Transcribe all of the entries, matching each one exactly.

ENTRIES PROVIDED:
◆ ◆ ◆ ◆

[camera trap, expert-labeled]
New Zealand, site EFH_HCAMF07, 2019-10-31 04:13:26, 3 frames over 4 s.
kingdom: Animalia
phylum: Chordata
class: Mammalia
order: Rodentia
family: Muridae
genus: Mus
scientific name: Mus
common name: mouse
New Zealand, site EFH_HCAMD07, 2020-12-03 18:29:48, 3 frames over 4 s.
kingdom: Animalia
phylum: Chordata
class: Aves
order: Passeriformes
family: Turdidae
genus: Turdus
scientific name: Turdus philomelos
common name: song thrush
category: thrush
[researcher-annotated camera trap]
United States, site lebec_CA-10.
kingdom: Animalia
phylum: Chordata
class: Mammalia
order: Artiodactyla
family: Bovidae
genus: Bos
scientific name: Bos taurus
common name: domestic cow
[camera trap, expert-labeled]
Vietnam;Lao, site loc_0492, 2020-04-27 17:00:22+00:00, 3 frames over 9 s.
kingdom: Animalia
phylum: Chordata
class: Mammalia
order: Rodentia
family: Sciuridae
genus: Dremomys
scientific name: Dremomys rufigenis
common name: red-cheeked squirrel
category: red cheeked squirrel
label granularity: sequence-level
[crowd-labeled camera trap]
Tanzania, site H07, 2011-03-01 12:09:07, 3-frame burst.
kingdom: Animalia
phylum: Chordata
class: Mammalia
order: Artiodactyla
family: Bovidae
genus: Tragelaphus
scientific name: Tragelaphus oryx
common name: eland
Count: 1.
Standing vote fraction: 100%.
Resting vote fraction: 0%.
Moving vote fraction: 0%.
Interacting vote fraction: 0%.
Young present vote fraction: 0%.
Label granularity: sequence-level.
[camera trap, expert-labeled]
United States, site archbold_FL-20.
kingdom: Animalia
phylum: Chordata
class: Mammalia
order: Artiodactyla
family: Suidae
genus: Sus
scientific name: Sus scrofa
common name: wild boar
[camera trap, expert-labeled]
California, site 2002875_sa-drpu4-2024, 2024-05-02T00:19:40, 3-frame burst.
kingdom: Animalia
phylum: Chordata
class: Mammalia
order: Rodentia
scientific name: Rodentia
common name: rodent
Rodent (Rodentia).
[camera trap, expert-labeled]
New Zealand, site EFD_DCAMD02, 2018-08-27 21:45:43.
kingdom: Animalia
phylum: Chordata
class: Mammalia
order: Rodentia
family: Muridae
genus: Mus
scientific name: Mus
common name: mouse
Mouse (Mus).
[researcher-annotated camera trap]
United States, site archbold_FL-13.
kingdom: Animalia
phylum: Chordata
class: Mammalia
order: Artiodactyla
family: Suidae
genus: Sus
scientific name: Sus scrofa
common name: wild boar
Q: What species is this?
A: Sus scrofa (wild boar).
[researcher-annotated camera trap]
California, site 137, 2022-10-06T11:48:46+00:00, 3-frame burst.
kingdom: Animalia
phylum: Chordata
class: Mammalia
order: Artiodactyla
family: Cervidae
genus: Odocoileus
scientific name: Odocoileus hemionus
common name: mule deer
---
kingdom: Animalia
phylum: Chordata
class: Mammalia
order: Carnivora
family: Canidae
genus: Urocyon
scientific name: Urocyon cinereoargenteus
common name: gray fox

◆ ◆ ◆ ◆

EXERCISE RESULT:
[camera trap, expert-labeled]
New Zealand, site EFH_HCAMF07, 2019-10-31 04:13:26, 3 frames over 4 s.
kingdom: Animalia
phylum: Chordata
class: Mammalia
order: Rodentia
family: Muridae
genus: Mus
scientific name: Mus
common name: mouse
New Zealand, site EFH_HCAMD07, 2020-12-03 18:29:48, 3 frames over 4 s.
kingdom: Animalia
phylum: Chordata
class: Aves
order: Passeriformes
family: Turdidae
genus: Turdus
scientific name: Turdus philomelos
common name: song thrush
category: thrush
[researcher-annotated camera trap]
United States, site lebec_CA-10.
kingdom: Animalia
phylum: Chordata
class: Mammalia
order: Artiodactyla
family: Bovidae
genus: Bos
scientific name: Bos taurus
common name: domestic cow
[camera trap, expert-labeled]
Vietnam;Lao, site loc_0492, 2020-04-27 17:00:22+00:00, 3 frames over 9 s.
kingdom: Animalia
phylum: Chordata
class: Mammalia
order: Rodentia
family: Sciuridae
genus: Dremomys
scientific name: Dremomys rufigenis
common name: red-cheeked squirrel
category: red cheeked squirrel
label granularity: sequence-level
[crowd-labeled camera trap]
Tanzania, site H07, 2011-03-01 12:09:07, 3-frame burst.
kingdom: Animalia
phylum: Chordata
class: Mammalia
order: Artiodactyla
family: Bovidae
genus: Tragelaphus
scientific name: Tragelaphus oryx
common name: eland
Count: 1.
Standing vote fraction: 100%.
Resting vote fraction: 0%.
Moving vote fraction: 0%.
Interacting vote fraction: 0%.
Young present vote fraction: 0%.
Label granularity: sequence-level.
[camera trap, expert-labeled]
United States, site archbold_FL-20.
kingdom: Animalia
phylum: Chordata
class: Mammalia
order: Artiodactyla
family: Suidae
genus: Sus
scientific name: Sus scrofa
common name: wild boar
[camera trap, expert-labeled]
California, site 2002875_sa-drpu4-2024, 2024-05-02T00:19:40, 3-frame burst.
kingdom: Animalia
phylum: Chordata
class: Mammalia
order: Rodentia
scientific name: Rodentia
common name: rodent
Rodent (Rodentia).
[camera trap, expert-labeled]
New Zealand, site EFD_DCAMD02, 2018-08-27 21:45:43.
kingdom: Animalia
phylum: Chordata
class: Mammalia
order: Rodentia
family: Muridae
genus: Mus
scientific name: Mus
common name: mouse
Mouse (Mus).
[researcher-annotated camera trap]
United States, site archbold_FL-13.
kingdom: Animalia
phylum: Chordata
class: Mammalia
order: Artiodactyla
family: Suidae
genus: Sus
scientific name: Sus scrofa
common name: wild boar
Q: What species is this?
A: Sus scrofa (wild boar).
[researcher-annotated camera trap]
California, site 137, 2022-10-06T11:48:46+00:00, 3-frame burst.
kingdom: Animalia
phylum: Chordata
class: Mammalia
order: Artiodactyla
family: Cervidae
genus: Odocoileus
scientific name: Odocoileus hemionus
common name: mule deer
---
kingdom: Animalia
phylum: Chordata
class: Mammalia
order: Carnivora
family: Canidae
genus: Urocyon
scientific name: Urocyon cinereoargenteus
common name: gray fox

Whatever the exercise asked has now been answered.